OPEN EMAIL to the Director General

of the

Archaeological Survey of India, New Delhi


 Sub: Proposition to erect St. Francis Xavier's statue in the traffic-island overlooking the Church of St. Francis of Assisi and the Se Cathedral, Old Goa, where Luis de Camoes' statue once stood.


It is a universal fact, sanctified by faith and magnified by curiosity, that the city of Old Goa is synonymous with St. Francis Xavier's name and his sacred remains. Oddly yet, the essence of his immortal significance appears undermined — almost nonexistent — as one enters the historical City of Old Goa.

While many millions are expected to attend the Exposition of St. Francis Xavier's miraculously preserved body this November, the majority of them will be tourists -- spurred by curiosity -- and expecting a larger than life impression of St Francis Xavier upon setting foot in Old Goa. Instead, they will find themselves awe-struck and besieged by the monumental grandeur of several churches and convents, scattered within a convergingly small radius. Eventually, their realization of who St. Francis Xavier is or was, will hinge on a subjective assimilation upon taking their stand before the saint's casket and viewing his weathered remains.

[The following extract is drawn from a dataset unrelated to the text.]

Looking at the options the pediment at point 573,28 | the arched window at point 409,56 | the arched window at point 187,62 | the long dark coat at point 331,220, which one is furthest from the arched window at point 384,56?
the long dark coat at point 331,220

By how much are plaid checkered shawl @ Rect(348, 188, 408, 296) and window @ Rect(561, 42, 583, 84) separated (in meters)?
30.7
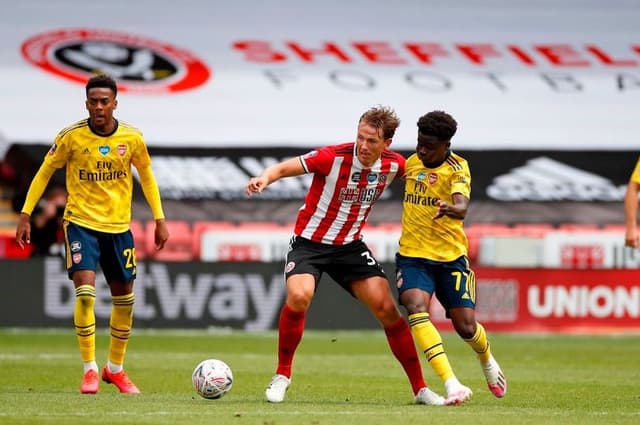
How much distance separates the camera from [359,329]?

On the other hand, if a life-size statue of St. Francis Xavier (see above pic) were to be erected in the existing traffic-island, the majority of these tourists would, undoubtedly, at least have the occasion to acquaint their curiosity with a more discernible insight of St. Francis Xavier before taking the pivotal stand.

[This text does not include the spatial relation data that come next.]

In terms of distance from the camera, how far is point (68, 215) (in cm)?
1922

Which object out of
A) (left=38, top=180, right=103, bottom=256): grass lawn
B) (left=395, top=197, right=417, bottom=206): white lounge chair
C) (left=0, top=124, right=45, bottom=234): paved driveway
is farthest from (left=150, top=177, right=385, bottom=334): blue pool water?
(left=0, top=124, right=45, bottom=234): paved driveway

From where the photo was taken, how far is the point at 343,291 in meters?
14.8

Indeed, there are relevant reading materials and imagery that depict St. Francis Xavier's life and work. And there are also a number of guided tours available to tourists upon their arrival at various points of entry in Goa. But these resources and facilities are not the issue here. The issue here pertains to one of essence: Does the city of Old Goa – and in a greater context, will the Exposition itself – evoke the essence of St. Francis Xavier in a manner consistent with his spiritual aura which distills the faith of the faithful with fervor, and the curiosity of the curious with unsustainable prejudice?


The proposition of having St. Francis Xavier's statue erected in the subject location would have been complex, perhaps political -- even inflammatory -- if Old Goa was an administrative, commercial and residential city like Panjim. Or it would have been redundant, if St. Francis Xavier was merely some village icon or a mythological artifact in the corridors of the supernatural.
Similarly, if statues of statesmen and other civic notables can be liberally enforced on the public eye in order to perpetuate the legacy of their stay on earth, then logic would dictate that something is gravely amiss in Old Goa.

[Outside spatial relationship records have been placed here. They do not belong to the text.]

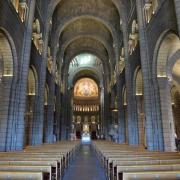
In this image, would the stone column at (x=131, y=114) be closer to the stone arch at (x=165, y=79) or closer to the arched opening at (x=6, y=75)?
the stone arch at (x=165, y=79)

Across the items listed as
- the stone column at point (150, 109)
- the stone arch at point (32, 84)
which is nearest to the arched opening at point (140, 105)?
the stone column at point (150, 109)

NOTE: In 1996, I made the subject proposition in person to Dr. B.P. Singh when he visited Old Goa, as well as presented him with a copy of my article titled, St. Francis Xavier, Old Goa, and the vacant pedestal . . . , which appeared in a local newspaper four years prior. Dr. Singh was, at the material time, the Secretary of Culture and acting Director General of the ASI. In reviewing my proposition, Dr. Singh's overall impression was in the positive.

It would thus appear to be in the binding wisdom of the Archaeological Survey of India and of the State, to sanction and erect a statue of St Francis Xavier in Old Goa, in the very location where Luis de Camoes' statue once stood and welcomed visitors to the historic city of Old Goa. The statue, ideally, should be a replica (see pic at left and detail of same above) of the one situated to the left as one enters the Bom Jesus Basilica. For purposes of accelerating the project, the statue could initially be made of plaster, and the original mold reused for the permanent cast in bronze.
In light of the above, it is earnestly hoped that expediency becomes the order of events in resurrecting this proposition to its incarnation for the 2004 Exposition so that the faithful, the curious and the skeptical can be on the same optic latitude.